◆ WRITTEN TASK
Convert the lines of every record below into a Markdown table with the columns "Row" and "Line," giving each non-blank line its own numbered row and omitting the blank lines.

◆ Excerpts from a spatial dataset
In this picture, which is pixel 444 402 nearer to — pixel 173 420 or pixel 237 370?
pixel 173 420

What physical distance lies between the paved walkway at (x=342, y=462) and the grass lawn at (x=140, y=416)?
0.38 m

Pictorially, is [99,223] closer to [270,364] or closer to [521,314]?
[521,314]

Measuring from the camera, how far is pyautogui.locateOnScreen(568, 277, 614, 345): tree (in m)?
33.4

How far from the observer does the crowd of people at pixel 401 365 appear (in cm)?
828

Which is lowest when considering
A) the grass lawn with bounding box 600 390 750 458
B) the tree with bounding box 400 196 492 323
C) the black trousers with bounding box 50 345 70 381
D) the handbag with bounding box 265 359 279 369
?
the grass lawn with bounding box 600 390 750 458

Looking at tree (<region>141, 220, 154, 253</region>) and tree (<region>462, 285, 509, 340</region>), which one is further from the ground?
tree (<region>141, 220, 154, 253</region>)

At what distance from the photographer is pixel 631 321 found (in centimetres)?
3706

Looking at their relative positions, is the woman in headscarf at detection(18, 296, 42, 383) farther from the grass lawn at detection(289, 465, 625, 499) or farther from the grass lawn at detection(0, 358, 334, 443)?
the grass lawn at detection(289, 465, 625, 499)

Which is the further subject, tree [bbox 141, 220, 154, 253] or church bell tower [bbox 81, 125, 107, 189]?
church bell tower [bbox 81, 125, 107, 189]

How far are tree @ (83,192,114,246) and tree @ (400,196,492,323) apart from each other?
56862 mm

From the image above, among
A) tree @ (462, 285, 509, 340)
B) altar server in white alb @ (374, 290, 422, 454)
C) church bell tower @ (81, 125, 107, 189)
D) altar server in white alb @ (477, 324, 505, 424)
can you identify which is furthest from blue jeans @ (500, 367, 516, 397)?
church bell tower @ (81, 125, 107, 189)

◆ ANSWER TO THIS TASK
| Row | Line |
|---|---|
| 1 | In this picture, which is pixel 444 402 nearer to — pixel 173 420 or pixel 237 370? |
| 2 | pixel 173 420 |
| 3 | What physical distance lies between the paved walkway at (x=342, y=462) and the grass lawn at (x=140, y=416)? |
| 4 | 0.38 m |
| 5 | Pictorially, is [99,223] closer to [270,364] or closer to [521,314]? |
| 6 | [521,314] |
| 7 | Measuring from the camera, how far is pyautogui.locateOnScreen(568, 277, 614, 345): tree (in m)? |
| 8 | 33.4 |
| 9 | How far from the observer does the crowd of people at pixel 401 365 appear (in cm)? |
| 10 | 828 |
| 11 | Which is lowest when considering |
| 12 | A) the grass lawn with bounding box 600 390 750 458 |
| 13 | B) the tree with bounding box 400 196 492 323 |
| 14 | C) the black trousers with bounding box 50 345 70 381 |
| 15 | D) the handbag with bounding box 265 359 279 369 |
| 16 | ? |
| 17 | the grass lawn with bounding box 600 390 750 458 |
| 18 | Looking at tree (<region>141, 220, 154, 253</region>) and tree (<region>462, 285, 509, 340</region>), which one is further from the ground? |
| 19 | tree (<region>141, 220, 154, 253</region>) |
| 20 | At what distance from the photographer is pixel 631 321 found (in centimetres)? |
| 21 | 3706 |
| 22 | Looking at their relative positions, is the woman in headscarf at detection(18, 296, 42, 383) farther from the grass lawn at detection(289, 465, 625, 499) or farther from the grass lawn at detection(0, 358, 334, 443)? |
| 23 | the grass lawn at detection(289, 465, 625, 499) |
| 24 | Which is the further subject, tree [bbox 141, 220, 154, 253] or church bell tower [bbox 81, 125, 107, 189]? |
| 25 | church bell tower [bbox 81, 125, 107, 189] |
| 26 | How far are tree @ (83,192,114,246) and tree @ (400,196,492,323) apart from each other? |
| 27 | 56862 mm |
| 28 | From the image above, among |
| 29 | A) tree @ (462, 285, 509, 340) |
| 30 | B) altar server in white alb @ (374, 290, 422, 454) |
| 31 | C) church bell tower @ (81, 125, 107, 189) |
| 32 | D) altar server in white alb @ (477, 324, 505, 424) |
| 33 | can you identify which is furthest from blue jeans @ (500, 367, 516, 397)? |
| 34 | church bell tower @ (81, 125, 107, 189) |